I did not meet Jesus in a church. And I definitely was not looking for Him.
I was not saved by a pastor.
I met Jesus while reading the Quran.
And the wildest part was this:
He was already there.
Surah 3:45 calls Him the Messiah, honored in this world and the next.
Surah 4:171 calls Him a word from Allah and a spirit from Him.
Surah 3:49 says He gives life to the dead, heals the blind and the leper, and creates from clay.
And I remember sitting there thinking:
There is no way this is “just another prophet.”
So I compared Him to Muhammad because I had to.
One gives life.
The other led wars.
One is called sinless.
The other prayed for forgiveness.
One raises the dead.
The other could not overcome death himself.
And I started asking questions I was never supposed to ask:
Why is Jesus the only one called the Messiah?
Why is He the only one born of a virgin?
Why is He the only one coming back to judge the world?
Why does the Quran give Jesus divine titles but never fully explain them?
That tension wrecked me intellectually.
Because the same book telling me not to worship Jesus could not stop elevating Him above every other prophet.
And eventually I realized something:
I did not leave Islam because I hated it.
I left because I followed the clues honestly.
And every single one of them led me to Jesus Christ.
When I was Muslim, I used to ask Christians:
“If Jesus was really God, why did He eat, sleep, and bleed like us?”
And honestly, I used to ask it with pride like it was some unbeatable argument.
But later I realized something:
That question was not exposing Christianity.
It was exposing my misunderstanding of what kind of God Jesus claimed to be.
Because the real question is not:
“Why would God become weak?”
The real question is:
“What kind of God would willingly step into human suffering at all?”
Islam taught me about a God who was distant and untouchable.
But Christianity introduced me to a God who stepped into hunger, exhaustion, grief, pain, betrayal, blood, and suffering with us.

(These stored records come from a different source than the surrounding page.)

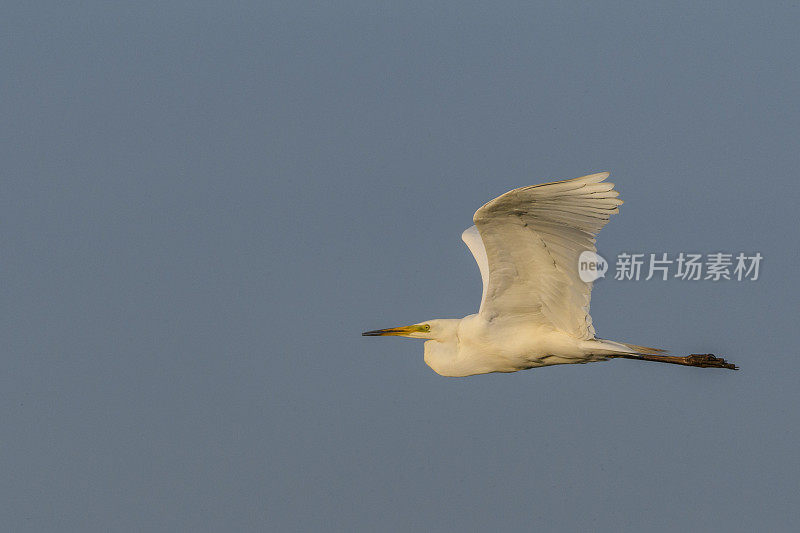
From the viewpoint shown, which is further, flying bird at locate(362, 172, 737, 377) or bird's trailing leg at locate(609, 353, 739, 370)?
bird's trailing leg at locate(609, 353, 739, 370)

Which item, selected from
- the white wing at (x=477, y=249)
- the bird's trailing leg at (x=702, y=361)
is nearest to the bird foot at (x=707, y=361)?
the bird's trailing leg at (x=702, y=361)

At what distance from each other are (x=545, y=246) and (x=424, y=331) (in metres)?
2.99

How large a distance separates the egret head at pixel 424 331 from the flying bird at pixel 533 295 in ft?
0.04

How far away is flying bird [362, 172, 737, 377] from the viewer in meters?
8.83

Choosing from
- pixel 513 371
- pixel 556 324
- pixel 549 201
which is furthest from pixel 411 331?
pixel 549 201

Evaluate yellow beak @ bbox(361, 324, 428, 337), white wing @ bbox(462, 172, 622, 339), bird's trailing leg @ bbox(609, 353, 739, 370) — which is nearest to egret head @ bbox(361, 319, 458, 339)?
yellow beak @ bbox(361, 324, 428, 337)

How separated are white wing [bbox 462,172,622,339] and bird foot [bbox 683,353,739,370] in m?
1.83

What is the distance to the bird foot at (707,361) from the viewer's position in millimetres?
11438

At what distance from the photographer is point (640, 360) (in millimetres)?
10992

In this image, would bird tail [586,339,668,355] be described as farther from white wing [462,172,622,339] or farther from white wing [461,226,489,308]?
white wing [461,226,489,308]

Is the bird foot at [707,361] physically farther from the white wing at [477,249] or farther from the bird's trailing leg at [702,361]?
the white wing at [477,249]

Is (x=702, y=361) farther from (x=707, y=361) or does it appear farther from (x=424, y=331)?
(x=424, y=331)

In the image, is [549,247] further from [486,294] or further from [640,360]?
[640,360]

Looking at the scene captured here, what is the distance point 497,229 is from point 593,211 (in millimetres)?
998
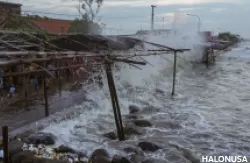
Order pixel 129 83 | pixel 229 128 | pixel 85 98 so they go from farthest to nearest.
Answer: pixel 129 83 < pixel 85 98 < pixel 229 128

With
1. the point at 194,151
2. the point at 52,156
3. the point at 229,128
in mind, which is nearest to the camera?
the point at 52,156

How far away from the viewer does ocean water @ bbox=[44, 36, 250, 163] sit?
470 inches

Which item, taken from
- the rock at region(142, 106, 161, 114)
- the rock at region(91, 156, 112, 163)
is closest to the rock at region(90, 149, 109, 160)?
the rock at region(91, 156, 112, 163)

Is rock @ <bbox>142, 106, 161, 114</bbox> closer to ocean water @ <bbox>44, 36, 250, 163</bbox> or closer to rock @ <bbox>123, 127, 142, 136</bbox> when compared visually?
ocean water @ <bbox>44, 36, 250, 163</bbox>

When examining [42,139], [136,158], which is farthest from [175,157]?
[42,139]

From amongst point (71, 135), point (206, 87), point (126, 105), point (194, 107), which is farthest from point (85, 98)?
point (206, 87)

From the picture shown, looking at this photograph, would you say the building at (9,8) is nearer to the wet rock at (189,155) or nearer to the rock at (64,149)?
the rock at (64,149)

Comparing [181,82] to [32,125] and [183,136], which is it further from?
[32,125]

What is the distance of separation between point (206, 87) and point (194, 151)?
50.9 feet

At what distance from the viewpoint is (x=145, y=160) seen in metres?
9.95

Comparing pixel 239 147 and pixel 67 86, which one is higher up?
pixel 67 86

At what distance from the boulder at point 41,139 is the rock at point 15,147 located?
0.83 metres

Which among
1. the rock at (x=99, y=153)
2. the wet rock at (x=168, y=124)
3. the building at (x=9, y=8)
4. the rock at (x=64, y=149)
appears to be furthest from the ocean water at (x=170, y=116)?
the building at (x=9, y=8)

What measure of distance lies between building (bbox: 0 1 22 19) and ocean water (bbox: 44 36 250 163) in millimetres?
8630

And suddenly His humanity stopped feeling like weakness to me.
It became proof of love.
If Jesus ate, it means He came close enough to experience hunger beside us.
If He slept, it means He embraced the exhaustion we carry.

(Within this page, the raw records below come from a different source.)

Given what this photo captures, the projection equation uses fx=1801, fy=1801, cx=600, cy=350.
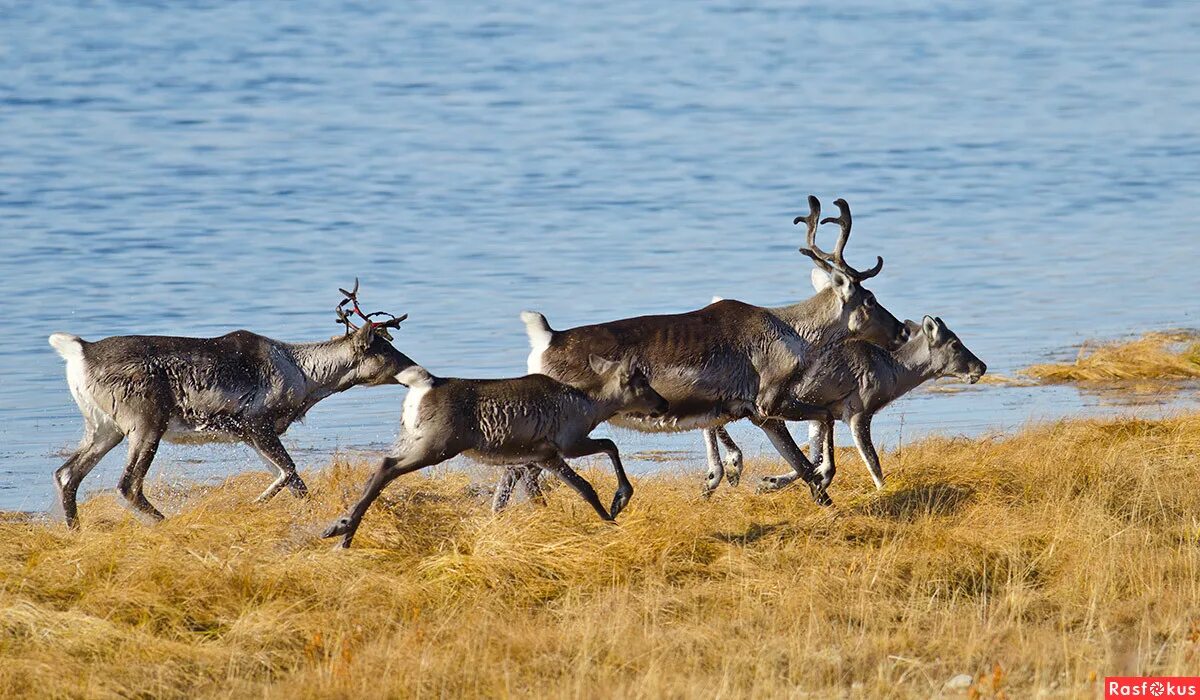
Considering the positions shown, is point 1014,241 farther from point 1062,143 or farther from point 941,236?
→ point 1062,143

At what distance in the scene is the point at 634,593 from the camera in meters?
9.28

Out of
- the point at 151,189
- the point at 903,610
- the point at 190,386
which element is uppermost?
the point at 151,189

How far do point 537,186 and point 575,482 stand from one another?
23.9 metres

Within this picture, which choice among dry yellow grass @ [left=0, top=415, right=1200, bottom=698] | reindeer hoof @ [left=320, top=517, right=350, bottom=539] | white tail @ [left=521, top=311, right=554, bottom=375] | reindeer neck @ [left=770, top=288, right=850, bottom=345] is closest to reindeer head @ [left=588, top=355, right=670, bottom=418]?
white tail @ [left=521, top=311, right=554, bottom=375]

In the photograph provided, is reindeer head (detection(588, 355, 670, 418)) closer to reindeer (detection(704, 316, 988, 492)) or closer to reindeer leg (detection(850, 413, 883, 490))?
reindeer (detection(704, 316, 988, 492))

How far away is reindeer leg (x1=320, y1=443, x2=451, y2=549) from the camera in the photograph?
10023 mm

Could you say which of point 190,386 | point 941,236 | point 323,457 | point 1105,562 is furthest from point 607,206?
point 1105,562

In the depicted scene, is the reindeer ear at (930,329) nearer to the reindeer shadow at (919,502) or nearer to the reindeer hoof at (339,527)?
the reindeer shadow at (919,502)

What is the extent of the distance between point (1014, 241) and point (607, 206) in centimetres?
734

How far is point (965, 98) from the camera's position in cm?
5119

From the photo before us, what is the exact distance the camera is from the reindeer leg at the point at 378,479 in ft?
32.9

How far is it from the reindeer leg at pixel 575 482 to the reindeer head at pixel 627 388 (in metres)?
0.70

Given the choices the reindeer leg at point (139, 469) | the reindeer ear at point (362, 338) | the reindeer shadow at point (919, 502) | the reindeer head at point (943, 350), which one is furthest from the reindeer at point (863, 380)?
the reindeer leg at point (139, 469)

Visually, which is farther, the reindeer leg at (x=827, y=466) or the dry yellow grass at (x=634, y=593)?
the reindeer leg at (x=827, y=466)
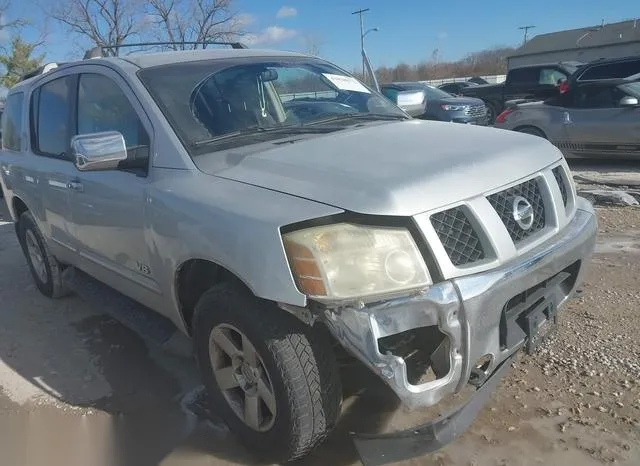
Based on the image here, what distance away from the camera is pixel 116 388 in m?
3.48

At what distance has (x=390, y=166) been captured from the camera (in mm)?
2451

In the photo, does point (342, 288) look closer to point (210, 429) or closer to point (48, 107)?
point (210, 429)

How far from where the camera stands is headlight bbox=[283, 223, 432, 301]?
211cm

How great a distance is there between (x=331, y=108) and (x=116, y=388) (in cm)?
207

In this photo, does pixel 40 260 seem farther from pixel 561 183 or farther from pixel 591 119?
pixel 591 119

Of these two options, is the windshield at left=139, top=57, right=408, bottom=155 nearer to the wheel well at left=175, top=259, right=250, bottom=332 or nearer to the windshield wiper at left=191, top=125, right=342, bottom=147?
the windshield wiper at left=191, top=125, right=342, bottom=147

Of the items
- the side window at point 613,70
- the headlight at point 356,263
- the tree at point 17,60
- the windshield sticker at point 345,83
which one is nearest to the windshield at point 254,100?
the windshield sticker at point 345,83

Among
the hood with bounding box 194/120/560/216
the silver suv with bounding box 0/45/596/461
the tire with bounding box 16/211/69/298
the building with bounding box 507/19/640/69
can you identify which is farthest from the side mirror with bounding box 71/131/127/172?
the building with bounding box 507/19/640/69

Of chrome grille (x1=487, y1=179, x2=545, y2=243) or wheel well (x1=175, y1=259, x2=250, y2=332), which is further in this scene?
wheel well (x1=175, y1=259, x2=250, y2=332)

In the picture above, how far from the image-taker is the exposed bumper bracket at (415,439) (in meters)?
2.24

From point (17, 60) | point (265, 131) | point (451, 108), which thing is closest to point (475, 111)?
point (451, 108)

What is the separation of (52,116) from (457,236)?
10.7 feet

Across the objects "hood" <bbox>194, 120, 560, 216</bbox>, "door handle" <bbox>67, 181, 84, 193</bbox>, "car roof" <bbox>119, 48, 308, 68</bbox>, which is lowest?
"door handle" <bbox>67, 181, 84, 193</bbox>

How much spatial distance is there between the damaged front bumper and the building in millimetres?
45582
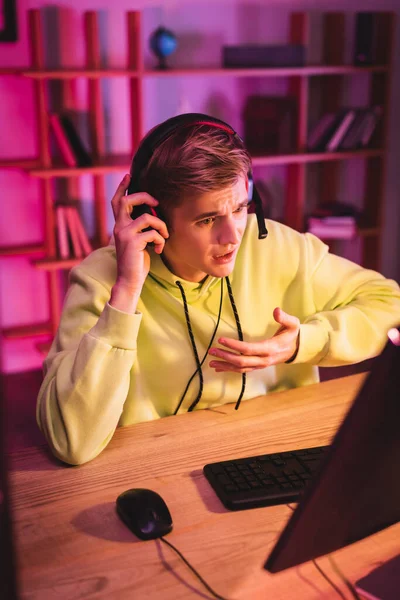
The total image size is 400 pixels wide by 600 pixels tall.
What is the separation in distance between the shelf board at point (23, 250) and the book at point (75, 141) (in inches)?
18.1

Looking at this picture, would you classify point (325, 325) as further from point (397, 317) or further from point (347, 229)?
point (347, 229)

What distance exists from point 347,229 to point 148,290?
256 cm

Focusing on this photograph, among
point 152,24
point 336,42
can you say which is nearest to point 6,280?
point 152,24


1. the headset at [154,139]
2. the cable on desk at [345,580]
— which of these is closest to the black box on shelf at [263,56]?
the headset at [154,139]

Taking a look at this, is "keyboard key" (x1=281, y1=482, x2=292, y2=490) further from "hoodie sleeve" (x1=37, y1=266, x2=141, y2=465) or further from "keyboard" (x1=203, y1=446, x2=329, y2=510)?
"hoodie sleeve" (x1=37, y1=266, x2=141, y2=465)

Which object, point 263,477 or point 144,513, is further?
point 263,477

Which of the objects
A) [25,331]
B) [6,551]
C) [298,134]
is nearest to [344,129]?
[298,134]

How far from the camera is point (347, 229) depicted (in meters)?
3.84

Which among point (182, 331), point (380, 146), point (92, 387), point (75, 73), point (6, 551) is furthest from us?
point (380, 146)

If He bled, it means He did not stand above suffering watching us from a distance.
He entered it Himself.
Philippians 2 says Christ emptied Himself and took on flesh.

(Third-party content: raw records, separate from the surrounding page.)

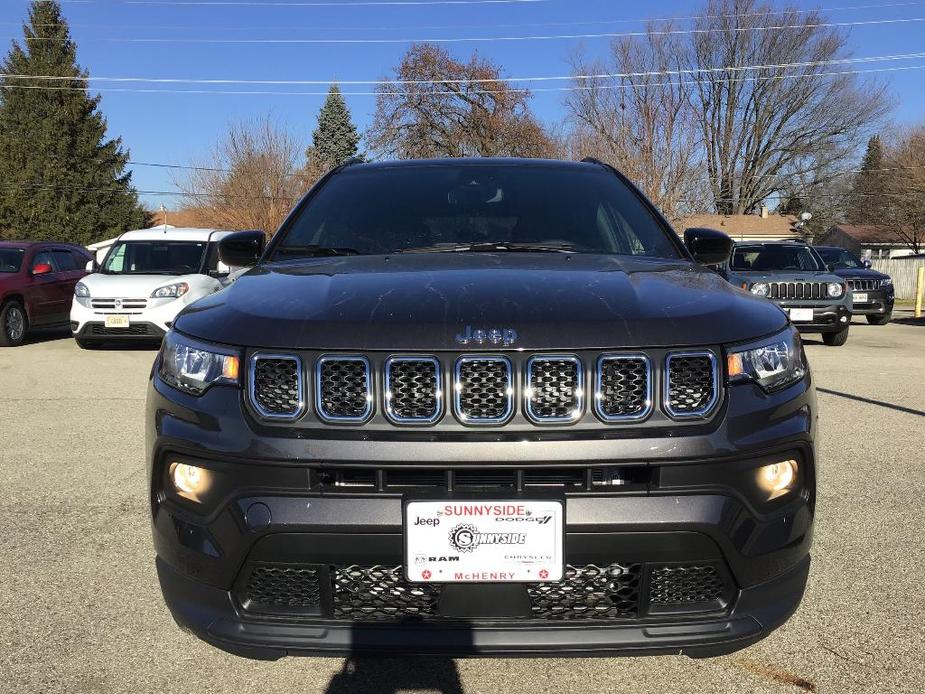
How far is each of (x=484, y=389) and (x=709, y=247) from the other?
1.63 m

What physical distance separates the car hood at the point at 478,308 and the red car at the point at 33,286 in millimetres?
11735

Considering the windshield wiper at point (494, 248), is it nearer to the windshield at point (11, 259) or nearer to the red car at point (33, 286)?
the red car at point (33, 286)

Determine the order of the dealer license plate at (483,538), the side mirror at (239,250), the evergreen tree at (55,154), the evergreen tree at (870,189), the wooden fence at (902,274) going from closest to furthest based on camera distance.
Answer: the dealer license plate at (483,538) < the side mirror at (239,250) < the wooden fence at (902,274) < the evergreen tree at (55,154) < the evergreen tree at (870,189)

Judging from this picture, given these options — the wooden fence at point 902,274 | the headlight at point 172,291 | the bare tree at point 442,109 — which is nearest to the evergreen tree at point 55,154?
the bare tree at point 442,109

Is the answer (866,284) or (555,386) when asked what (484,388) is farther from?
(866,284)

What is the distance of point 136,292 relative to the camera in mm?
11555

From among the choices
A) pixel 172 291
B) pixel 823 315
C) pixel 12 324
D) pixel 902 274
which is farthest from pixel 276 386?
pixel 902 274

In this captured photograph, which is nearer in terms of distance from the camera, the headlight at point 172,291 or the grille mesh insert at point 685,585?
the grille mesh insert at point 685,585

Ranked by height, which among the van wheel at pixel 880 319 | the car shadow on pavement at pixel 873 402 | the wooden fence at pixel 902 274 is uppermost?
the car shadow on pavement at pixel 873 402

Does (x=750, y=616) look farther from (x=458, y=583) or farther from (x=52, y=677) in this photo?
(x=52, y=677)

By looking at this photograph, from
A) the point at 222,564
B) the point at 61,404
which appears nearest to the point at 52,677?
the point at 222,564

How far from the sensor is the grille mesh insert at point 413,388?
1.98 metres

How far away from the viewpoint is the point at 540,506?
193 cm

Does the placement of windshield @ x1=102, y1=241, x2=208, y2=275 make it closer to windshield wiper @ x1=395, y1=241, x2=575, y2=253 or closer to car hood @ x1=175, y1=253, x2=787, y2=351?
windshield wiper @ x1=395, y1=241, x2=575, y2=253
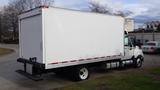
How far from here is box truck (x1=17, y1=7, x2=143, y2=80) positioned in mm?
11219

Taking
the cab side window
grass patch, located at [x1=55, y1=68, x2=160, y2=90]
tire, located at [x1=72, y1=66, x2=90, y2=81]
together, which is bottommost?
grass patch, located at [x1=55, y1=68, x2=160, y2=90]

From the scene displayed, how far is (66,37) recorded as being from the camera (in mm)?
11906

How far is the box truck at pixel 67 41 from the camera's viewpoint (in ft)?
36.8

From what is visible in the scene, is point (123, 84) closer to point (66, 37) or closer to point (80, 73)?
point (80, 73)

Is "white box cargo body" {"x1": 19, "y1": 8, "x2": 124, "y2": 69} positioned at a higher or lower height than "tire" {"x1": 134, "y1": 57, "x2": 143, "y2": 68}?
higher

Not because He stopped being God, but because He wanted humanity to finally see what God is actually like.
And it turns out God is willing to suffer for the people He loves.
That changed everything for me.
Because every other religion demanded sacrifice from humanity.
Jesus became the sacrifice Himself.
And no prophet in history ever claimed that.
“The thief comes only to steal and kill and destroy; I have come that they may have life, and have it to the full.”